As of the start of 2020, many models are having a lot of trouble running at full resolution of 1024x2048, the only successful one I've tested so far is Fast-SCNN. Although, I suspect Fast-FCN will give it a run for its money. Many models before 2019 are simply to large and inefficient with their layers to produce good results at a high resolution. Using high resolution will only become more important as autonomous vehicles will likely want to use high resolution cameras as their eyes on the road. If we want to use Semantic Segmentation, or the even more computationally expensive process of combining Semantic and Instance Segmentation aka Panoptic Segmentation then our models will need to be a lot more efficient. The Fast-SCNN model I have running on the NVIDIA Jetson Xavier, which is performing terribly likely due to how I've converted Fast-SCNN to ONNX is only running at 10FPS, but I hope this will improve as I continue to work on it (hopefully).

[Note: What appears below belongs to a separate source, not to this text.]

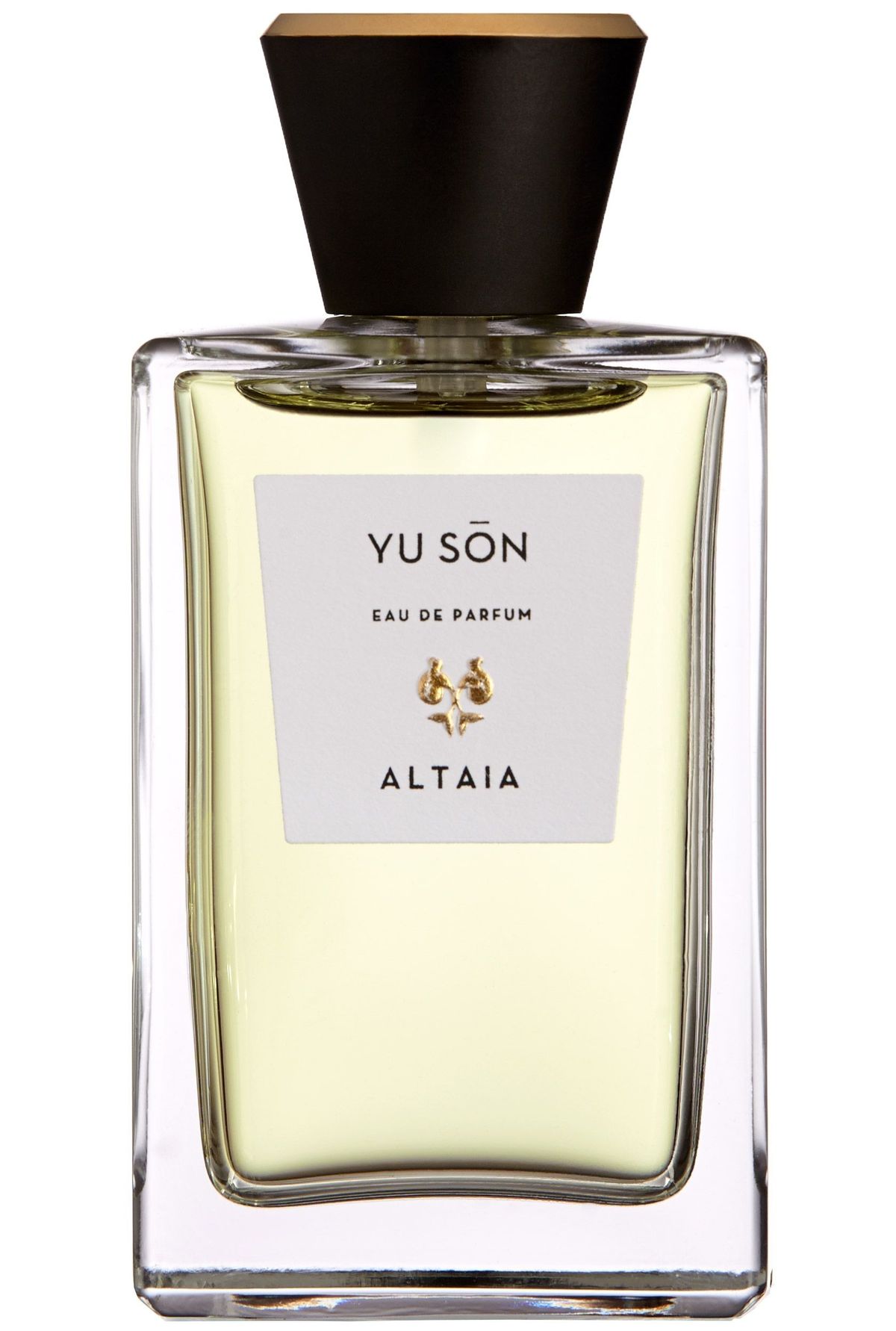 Yu Son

After so many issues I had during this experiment, I felt the need to create this section. The documentation needs to be updated to reflect the major changes TensorFlow has made during the move from version 1. Also, MirroredStrategy is slower than Horovod for distributed training, so more work needs to be done there. Also, if anyone at Google is reading this, MultiWorkerMirroredStrategy doesn't work in a container if you need to use SLURM to submit a job on a machine. Horovod on the other hand, works very well in this environment, its easy to see why many use it even when running Multi-GPU on a single machine instead of across nodes.

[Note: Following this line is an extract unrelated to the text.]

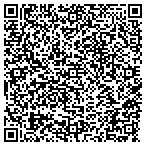 QR code with Holland Insurance & Fincl Service contacts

Also, please fix mixed precision with eager training, this would have likely sped up training and allowed higher batch sizes, but instead made it slower while allowing a larger batch size.
Overall, I like the direction of TensorFlow as it is today but a lot more work has to be done to get the best performance I can get with the models I'm using here.
For all the github repos I have referenced, thank you, you helped make this project possible. I'd also like to thank the Pawsey Supercomputing Centre for access to their new Topaz Cluster with Tesla V100's available, this made the training feasible. Also many thanks to my supervisors at Curtin University for their support and the opportunity to work on this project.